Closing out the singles project is the Sabot Productions release “C’mon Kid,” featuring arguably my favorite two tracks from Hause’s “Resolutions” full-length; “C’mon Kid” and “Prague.” The easy, perhaps too easy, options for Hause to choose as B-sides would have been something from the early Against Me! or Gaslight Anthem catalogs. Some (mostly me) may have been hoping for a Franz Nicolay track, or at least something from “Boys And Girls In America.” Hause chose Lucero’s “Joining The Army” and None More Black’s “Oh, There’s Legwork.” Definitely wise choices on both accounts. “C’mon Kid” here is turned into a haunting, piano-driven ballad that punches you directly in the heart. Listen to it loud and tell me you don’t choke up; go ahead, I dare you. “Prague,” meanwhile takes on a sparse, Nebraska-era Springsteen tone. Good, though this version is flawless. “Joining The Army” seems less melancholy, oddly enough, when run through the Hause filter, taking on more of a Delta blues feel, though he does tack on a Flintstone-ified intro to “Tonight Ain’t Gonna Be Good” for good measure. The uninformed might envision “Oh, There’s Legwork” as being a Hause original because the lyrics seem cut from his songbook. Despite the solo treatment, Hause is more than able to retain a lot of the vitriol of the original.
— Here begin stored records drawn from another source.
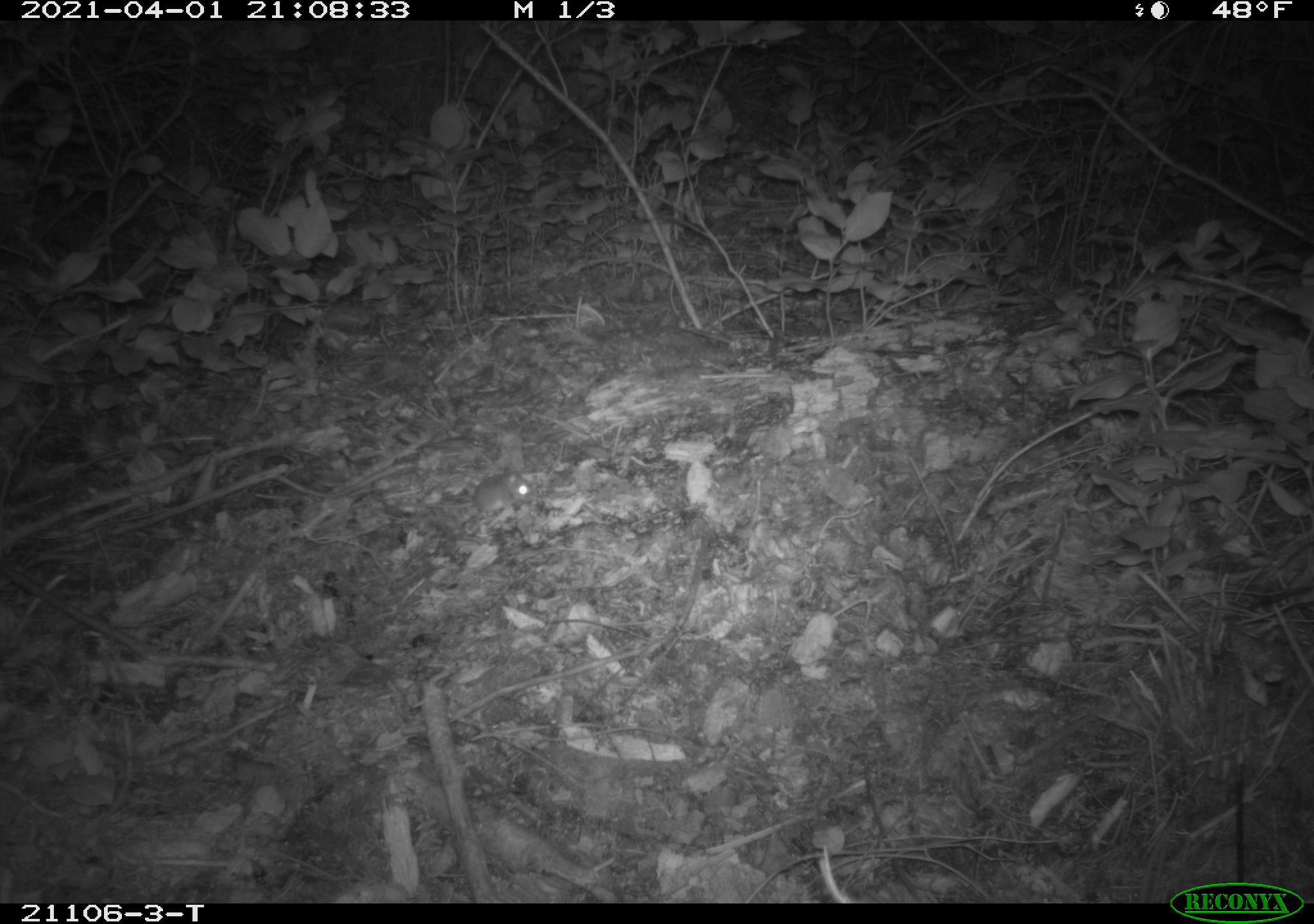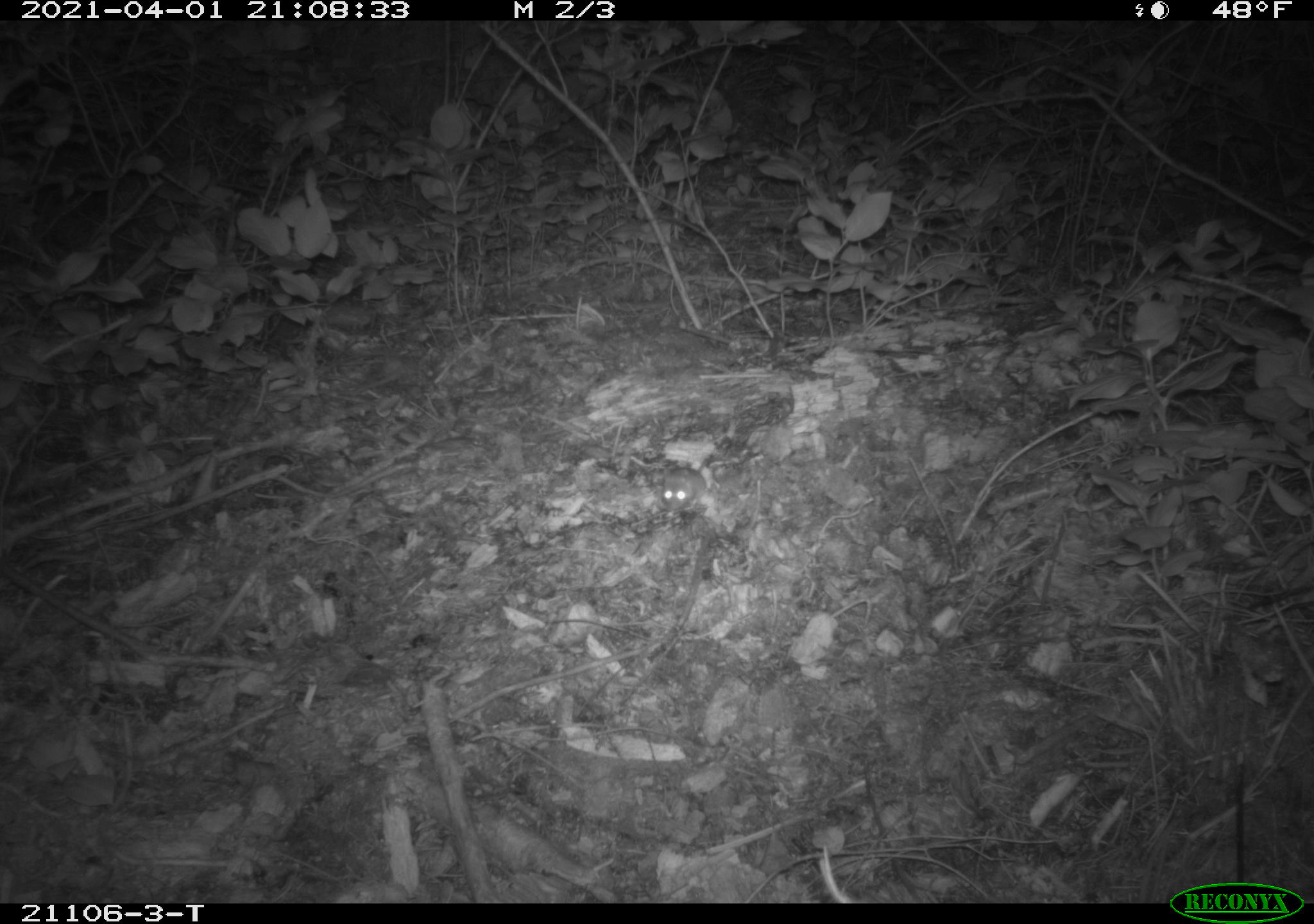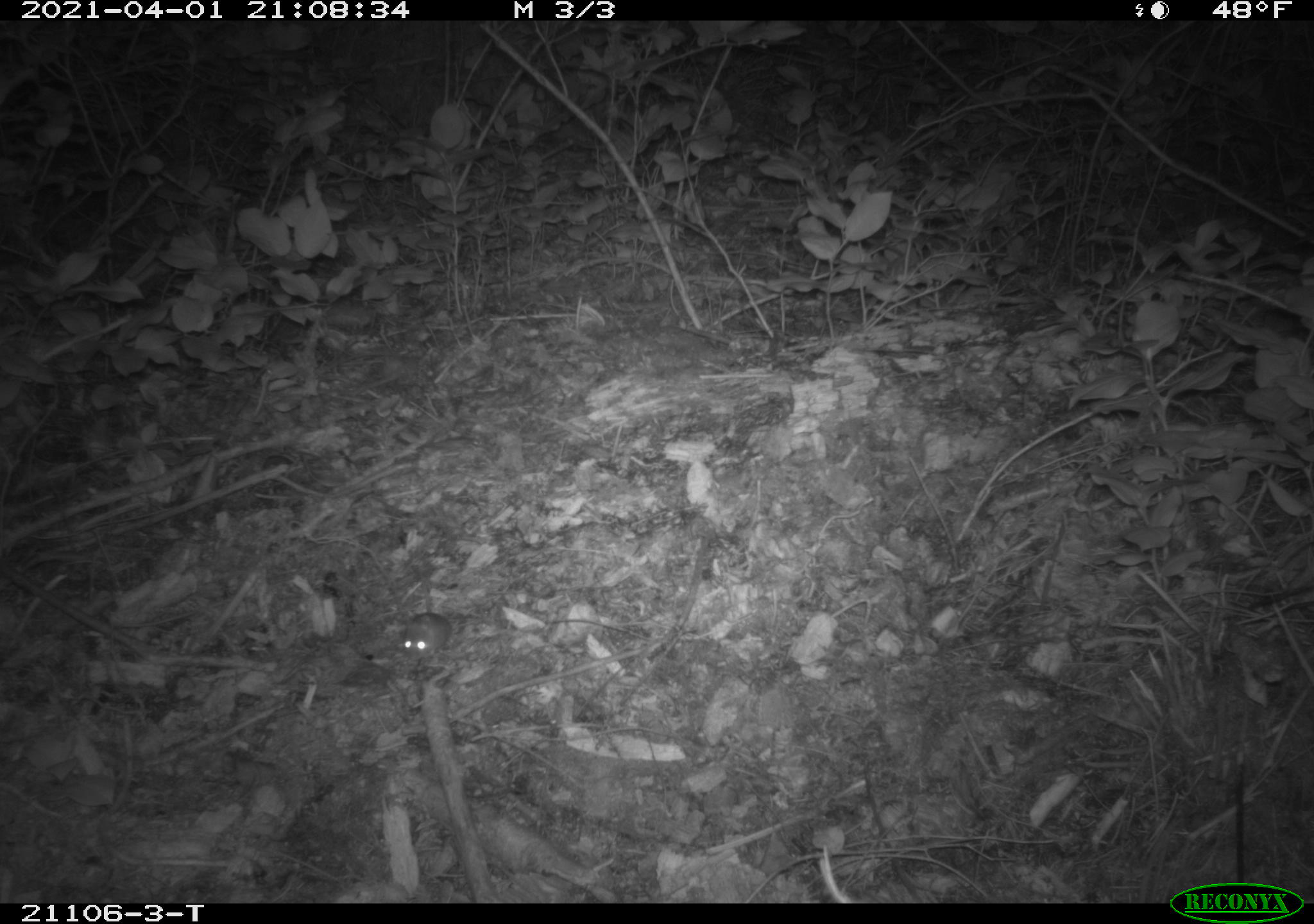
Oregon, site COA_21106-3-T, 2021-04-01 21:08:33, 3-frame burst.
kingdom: Animalia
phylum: Chordata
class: Mammalia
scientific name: Mammalia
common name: small mammal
Small mammal (Mammalia).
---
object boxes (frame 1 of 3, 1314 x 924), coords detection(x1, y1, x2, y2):
small mammal: detection(388, 443, 557, 535)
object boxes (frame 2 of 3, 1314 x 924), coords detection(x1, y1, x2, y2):
small mammal: detection(636, 413, 769, 538)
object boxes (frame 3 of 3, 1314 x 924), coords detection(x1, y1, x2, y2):
small mammal: detection(377, 566, 510, 678)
With any luck, I haven’t lost you over the course of roughly 1300 words (Hi, Dad!). Without talking directly to the man himself, it’s tough to discern exactly what Hause’s motives were for embarking on a project like this. It may have been a gimmick, it may have just been a fun way to work with some labels that he has respected and to cover a few artists that he’s found influential. The end result, however, may be devastating to fans (or members) of The Loved Ones, as the five releases outlined above do more to reveal Hause’s true gifts as a songwriter and an empathetic performer than either Resolutions or the canon of his “day job,” proving that he shines most when completely unaccompanied.